Supplied text:
--
I suppose you will be at Vienna as soon as this letter will get thither;
and I suppose, too, that I must not direct above one more to you there.
After which, my next shall be directed to you at Venice, the only place
where a letter will be likely to find you, till you are at Turin; but you
may, and I desire that you will write to me, from the several places in
your way, from whence the post goes.
I will send you some other letters for Venice, to Vienna, or to your
banker at Venice, to whom you will, upon your arrival there, send for
them: For I will take care to have you so recommended from place to
place, that you shall not run through them, as most of your countrymen
do, without the advantage of seeing and knowing what best deserves to be
seen and known; I mean the men and the manners.
God bless you, and make you answer my wishes: I will now say, my hopes!
Adieu.
LETTER LXVI
DEAR BOY: I direct this letter to your banker at Venice, the surest place
for you to meet with it, though I suppose that it will be there some time
before you; for, as your intermediate stay anywhere else will be short,
and as the post from hence, in this season of easterly winds is
uncertain, I direct no more letters to Vienna; where I hope both you and
Mr. Harte will have received the two letters which I sent you
respectively; with a letter of recommendation to Monsieur Capello, at
Venice, which was inclosed in mine to you. I will suppose too, that the
inland post on your side of the water has not done you justice; for I
received but one single letter from you, and one from Mr. Harte, during
your whole stay at Berlin; from whence I hoped for, and expected very
particular accounts.
--
Collected data:
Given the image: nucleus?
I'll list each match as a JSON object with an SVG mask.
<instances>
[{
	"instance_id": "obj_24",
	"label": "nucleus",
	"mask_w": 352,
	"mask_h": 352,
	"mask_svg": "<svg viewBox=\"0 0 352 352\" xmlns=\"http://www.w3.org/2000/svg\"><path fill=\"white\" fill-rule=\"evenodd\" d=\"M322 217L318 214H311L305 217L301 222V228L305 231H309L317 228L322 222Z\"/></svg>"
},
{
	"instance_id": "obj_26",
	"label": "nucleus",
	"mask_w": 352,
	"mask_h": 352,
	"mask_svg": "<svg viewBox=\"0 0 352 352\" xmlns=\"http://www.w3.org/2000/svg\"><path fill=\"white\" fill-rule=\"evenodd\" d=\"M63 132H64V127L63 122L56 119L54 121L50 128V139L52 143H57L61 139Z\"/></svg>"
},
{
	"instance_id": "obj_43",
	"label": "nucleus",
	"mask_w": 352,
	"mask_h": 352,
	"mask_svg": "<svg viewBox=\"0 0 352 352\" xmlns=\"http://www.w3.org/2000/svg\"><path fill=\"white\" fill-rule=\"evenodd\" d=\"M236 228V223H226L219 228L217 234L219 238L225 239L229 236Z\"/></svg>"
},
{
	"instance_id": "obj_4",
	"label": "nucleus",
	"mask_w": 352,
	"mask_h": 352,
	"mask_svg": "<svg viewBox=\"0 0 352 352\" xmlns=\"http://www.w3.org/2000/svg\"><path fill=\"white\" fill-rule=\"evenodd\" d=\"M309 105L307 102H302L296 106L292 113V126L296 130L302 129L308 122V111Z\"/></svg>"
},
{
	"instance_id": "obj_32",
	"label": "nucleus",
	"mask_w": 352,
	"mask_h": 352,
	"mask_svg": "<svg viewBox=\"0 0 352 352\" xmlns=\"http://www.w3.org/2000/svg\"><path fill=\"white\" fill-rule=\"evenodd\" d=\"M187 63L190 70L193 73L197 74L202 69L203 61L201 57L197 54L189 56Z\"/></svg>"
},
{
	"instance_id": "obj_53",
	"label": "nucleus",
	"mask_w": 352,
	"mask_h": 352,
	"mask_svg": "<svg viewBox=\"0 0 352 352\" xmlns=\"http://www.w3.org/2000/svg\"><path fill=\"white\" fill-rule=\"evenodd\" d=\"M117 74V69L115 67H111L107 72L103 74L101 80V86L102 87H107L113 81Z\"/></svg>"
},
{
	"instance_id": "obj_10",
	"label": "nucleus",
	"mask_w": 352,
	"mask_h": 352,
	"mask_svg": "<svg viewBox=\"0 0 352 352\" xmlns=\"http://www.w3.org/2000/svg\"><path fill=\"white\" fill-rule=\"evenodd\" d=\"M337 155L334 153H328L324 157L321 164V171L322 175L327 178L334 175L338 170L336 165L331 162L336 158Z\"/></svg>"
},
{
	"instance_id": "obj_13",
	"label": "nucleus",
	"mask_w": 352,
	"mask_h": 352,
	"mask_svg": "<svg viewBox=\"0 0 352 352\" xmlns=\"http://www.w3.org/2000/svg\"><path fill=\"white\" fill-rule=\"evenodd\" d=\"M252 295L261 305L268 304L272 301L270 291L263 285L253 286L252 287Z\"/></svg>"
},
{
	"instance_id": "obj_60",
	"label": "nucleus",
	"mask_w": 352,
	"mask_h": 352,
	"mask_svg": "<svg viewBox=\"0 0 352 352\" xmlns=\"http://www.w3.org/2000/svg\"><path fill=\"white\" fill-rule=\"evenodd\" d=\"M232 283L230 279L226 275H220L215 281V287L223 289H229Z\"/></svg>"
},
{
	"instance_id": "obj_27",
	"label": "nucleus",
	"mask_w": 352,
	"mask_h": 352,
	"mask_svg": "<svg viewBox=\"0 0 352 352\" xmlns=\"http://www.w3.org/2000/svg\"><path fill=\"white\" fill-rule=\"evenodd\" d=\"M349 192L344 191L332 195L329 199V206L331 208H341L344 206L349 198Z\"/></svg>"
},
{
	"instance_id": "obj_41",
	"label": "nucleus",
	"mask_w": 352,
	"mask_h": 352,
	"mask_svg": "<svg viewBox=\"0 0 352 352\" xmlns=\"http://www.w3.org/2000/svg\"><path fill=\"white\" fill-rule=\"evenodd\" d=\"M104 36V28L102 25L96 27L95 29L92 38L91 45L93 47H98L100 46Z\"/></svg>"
--
Exercise prompt: Can you write out the letter's passage starting at "After which, my" and ending at "and the manners.", swapping "banker" for "agent"?

Task result:
After which, my next shall be directed to you at Venice, the only place
where a letter will be likely to find you, till you are at Turin; but you
may, and I desire that you will write to me, from the several places in
your way, from whence the post goes.
I will send you some other letters for Venice, to Vienna, or to your
agent at Venice, to whom you will, upon your arrival there, send for
them: For I will take care to have you so recommended from place to
place, that you shall not run through them, as most of your countrymen
do, without the advantage of seeing and knowing what best deserves to be
seen and known; I mean the men and the manners.